Non può essere che la sua sia un'opera d'arte solo perché lui è un artista, perché non tutto ciò che un artista tocca si trasforma in arte
Arthur Danto, La trasfigurazione del banale
E allora? Se un artista non produce opere d'arte, chi dovrebbe produrle? E poi una volta che si è prodotta un'opera d'arte non si diventa ipso facto artista? Quante ne dobbiamo produrre? Due? Forse tre? "Quella non è una vera opera d'arte! La saprei fare anche io!" - quante volte l'abbiamo sentito (quante a nostra volta detto)? Il filosofo americano Arthur Danto (1924-2013) ha raccolto queste domande e ha portato l'interrogazione artistica nel cuore della filosofia. Potremmo anche dire, citando il titolo di uno dei suoi lavori, che l'arte sia stata destituita dalla filosofia, che si sia trasformata in filosofia e che si sia via dissolta siccome nebbia settembrina.
L'arte è da sempre stato oggetto di profonde riflessioni filosofiche. Da Platone in poi, moltissimi filosofi si sono cimentati nel tentativo di definirne limiti e possibilità, prospettive e innovazioni. Di base, sono due gli approcci principali: l'estetica e la filosofia dell'arte. Per quanto possano essere confuse data la vicinanza dell'oggetto di studio, differiscono sostanzialmente tanto nel modo di indagine quanto nel contenuto stesso delle loro interrogazioni. L'estetica, difatti, è più ampia rispetto alla filosofia dell'arte: include al proprio interno sia l'arte, sia il naturale. Secondariamente, l'estetica si occupa del sentimento al cospetto dell'oggetto artistico o naturale e alla bellezza che da esso promana. In poche parole, essa è una forma di conoscenza, inferiore a quella scientifica, ma che comunque non è meno universale (basti pensare alla problematica della oggettività della bellezza). Per filosofia dell'arte, invece, si intende l'individuazione di condizioni necessarie e sufficienti che fanno si che quel dato oggetto X sia un'opera d'arte. Detto più semplicemente, si fa astrazione da ogni nostro sentimento, si trascende la problematica del bello (un'opera d'arte può essere - perché no? - brutta) per cercare di delineare un "codice genetico" dell'opera d'arte in quanto tale.

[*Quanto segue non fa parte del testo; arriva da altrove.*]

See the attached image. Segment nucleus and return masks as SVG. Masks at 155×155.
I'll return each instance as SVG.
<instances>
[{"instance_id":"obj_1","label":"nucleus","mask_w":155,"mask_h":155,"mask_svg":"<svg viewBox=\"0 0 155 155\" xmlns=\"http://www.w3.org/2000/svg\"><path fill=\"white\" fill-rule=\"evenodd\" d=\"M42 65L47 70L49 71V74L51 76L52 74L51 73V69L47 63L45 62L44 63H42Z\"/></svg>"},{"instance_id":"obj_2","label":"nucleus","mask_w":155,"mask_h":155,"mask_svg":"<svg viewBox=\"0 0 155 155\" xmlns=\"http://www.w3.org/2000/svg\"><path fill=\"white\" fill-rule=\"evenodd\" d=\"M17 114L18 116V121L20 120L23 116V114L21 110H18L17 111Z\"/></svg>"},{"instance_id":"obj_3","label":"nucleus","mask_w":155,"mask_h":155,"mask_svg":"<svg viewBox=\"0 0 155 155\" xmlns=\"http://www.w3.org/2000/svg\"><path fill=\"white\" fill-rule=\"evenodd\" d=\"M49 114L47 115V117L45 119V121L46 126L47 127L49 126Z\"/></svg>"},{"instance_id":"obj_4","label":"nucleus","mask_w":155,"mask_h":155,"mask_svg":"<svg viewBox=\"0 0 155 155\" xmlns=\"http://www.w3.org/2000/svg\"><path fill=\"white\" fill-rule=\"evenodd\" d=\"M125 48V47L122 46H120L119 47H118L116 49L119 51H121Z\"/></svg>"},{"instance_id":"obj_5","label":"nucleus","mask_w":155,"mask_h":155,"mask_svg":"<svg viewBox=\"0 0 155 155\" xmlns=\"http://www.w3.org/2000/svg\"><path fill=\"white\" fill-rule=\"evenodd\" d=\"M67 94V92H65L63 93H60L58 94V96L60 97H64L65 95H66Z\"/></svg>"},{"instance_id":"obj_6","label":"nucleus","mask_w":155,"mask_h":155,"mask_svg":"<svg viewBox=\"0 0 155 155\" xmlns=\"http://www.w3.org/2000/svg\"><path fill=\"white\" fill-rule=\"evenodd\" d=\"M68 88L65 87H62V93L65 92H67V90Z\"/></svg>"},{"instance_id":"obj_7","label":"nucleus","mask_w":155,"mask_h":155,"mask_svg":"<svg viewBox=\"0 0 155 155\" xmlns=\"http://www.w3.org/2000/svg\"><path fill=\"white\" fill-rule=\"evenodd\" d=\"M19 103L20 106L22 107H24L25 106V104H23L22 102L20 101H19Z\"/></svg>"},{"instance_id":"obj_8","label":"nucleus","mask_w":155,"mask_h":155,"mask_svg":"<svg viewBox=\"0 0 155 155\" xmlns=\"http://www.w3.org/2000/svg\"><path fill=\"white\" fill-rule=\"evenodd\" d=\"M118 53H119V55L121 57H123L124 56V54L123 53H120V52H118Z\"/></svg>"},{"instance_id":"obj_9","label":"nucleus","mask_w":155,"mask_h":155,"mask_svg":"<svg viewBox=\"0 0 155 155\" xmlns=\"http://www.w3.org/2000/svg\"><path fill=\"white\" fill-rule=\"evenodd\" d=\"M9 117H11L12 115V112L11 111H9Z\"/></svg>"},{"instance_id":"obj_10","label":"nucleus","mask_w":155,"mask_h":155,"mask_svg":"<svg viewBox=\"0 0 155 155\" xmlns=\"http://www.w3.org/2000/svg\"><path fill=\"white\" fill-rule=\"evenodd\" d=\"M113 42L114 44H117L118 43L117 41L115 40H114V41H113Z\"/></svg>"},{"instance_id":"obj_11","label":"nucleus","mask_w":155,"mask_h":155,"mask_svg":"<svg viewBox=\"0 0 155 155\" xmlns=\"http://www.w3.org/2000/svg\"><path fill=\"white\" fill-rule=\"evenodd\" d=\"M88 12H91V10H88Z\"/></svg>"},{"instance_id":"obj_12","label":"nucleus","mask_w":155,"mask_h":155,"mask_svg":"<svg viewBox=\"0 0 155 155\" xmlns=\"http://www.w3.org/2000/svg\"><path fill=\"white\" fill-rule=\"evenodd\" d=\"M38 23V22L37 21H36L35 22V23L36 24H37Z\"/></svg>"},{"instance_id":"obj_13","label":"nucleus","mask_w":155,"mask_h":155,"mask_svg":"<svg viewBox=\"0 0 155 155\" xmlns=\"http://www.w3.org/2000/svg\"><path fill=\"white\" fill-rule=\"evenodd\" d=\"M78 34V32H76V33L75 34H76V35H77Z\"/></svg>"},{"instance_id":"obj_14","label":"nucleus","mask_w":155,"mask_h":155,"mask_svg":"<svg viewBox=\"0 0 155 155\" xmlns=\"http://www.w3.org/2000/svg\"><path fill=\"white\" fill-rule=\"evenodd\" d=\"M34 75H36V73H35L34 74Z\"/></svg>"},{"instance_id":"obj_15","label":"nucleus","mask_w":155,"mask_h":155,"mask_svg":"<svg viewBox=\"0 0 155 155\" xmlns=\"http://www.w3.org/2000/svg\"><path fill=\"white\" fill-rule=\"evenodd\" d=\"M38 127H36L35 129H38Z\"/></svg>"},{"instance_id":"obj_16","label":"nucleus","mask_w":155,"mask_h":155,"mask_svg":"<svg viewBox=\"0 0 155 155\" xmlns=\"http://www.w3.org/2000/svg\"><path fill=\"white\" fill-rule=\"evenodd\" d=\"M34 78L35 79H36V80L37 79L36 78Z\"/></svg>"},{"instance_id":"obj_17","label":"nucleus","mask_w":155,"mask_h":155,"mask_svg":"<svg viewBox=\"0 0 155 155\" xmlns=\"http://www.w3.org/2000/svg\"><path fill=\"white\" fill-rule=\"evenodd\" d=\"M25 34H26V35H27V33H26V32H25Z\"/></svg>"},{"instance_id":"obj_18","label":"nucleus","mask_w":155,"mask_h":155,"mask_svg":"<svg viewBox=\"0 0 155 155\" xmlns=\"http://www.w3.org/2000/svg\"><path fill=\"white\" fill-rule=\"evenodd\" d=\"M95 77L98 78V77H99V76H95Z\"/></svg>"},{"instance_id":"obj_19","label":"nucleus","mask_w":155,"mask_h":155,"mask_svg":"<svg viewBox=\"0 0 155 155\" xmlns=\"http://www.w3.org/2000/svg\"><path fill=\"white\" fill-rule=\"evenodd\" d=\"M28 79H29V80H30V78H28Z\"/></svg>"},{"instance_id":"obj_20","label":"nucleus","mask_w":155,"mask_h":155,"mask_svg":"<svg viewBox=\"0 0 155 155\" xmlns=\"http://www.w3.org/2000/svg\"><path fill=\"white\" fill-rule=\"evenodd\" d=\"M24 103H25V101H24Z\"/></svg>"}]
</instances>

La proposta di Danto risulta particolarmente efficace, almeno per l'attenzione alla problematica, come ben emerge dalla citazione di partenza. Opera d'arte è ciò che soddisfa alcune determinate condizioni (come, per esempio, il cosiddetto embodied meaning, ovvero il "significato incorporato", l'aboutness, traducibile con l'espressione essere-a-proposito-di e l'essere frutto di un processo interpretativo) che possono e che devono essere individuate dal filosofo. In poche parole, all'arte inerirebbero elementi fondamentali che, in loro assenza, muterebbero lo statuto ontologico stesso dell'oggetto. Per questo si intende superata la cosiddetta teoria istituzionale dell'arte (arte è ciò che è detto essere arte dal mondo dell'arte nelle sue istituzioni, musei e gallerie, e nei suoi operatori, curatori di mostre, critici, galleristi): l'arte è in fondo un universale e ci può essere scienza solo dell'universale.